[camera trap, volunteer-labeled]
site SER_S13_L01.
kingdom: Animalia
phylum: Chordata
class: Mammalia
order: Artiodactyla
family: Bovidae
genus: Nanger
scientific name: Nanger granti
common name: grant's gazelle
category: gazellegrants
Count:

How to complete this task> Without leaving anything out, give the entries again exactly.

Answer below>
[camera trap, volunteer-labeled]
site SER_S13_L01.
kingdom: Animalia
phylum: Chordata
class: Mammalia
order: Artiodactyla
family: Bovidae
genus: Nanger
scientific name: Nanger granti
common name: grant's gazelle
category: gazellegrants
Count:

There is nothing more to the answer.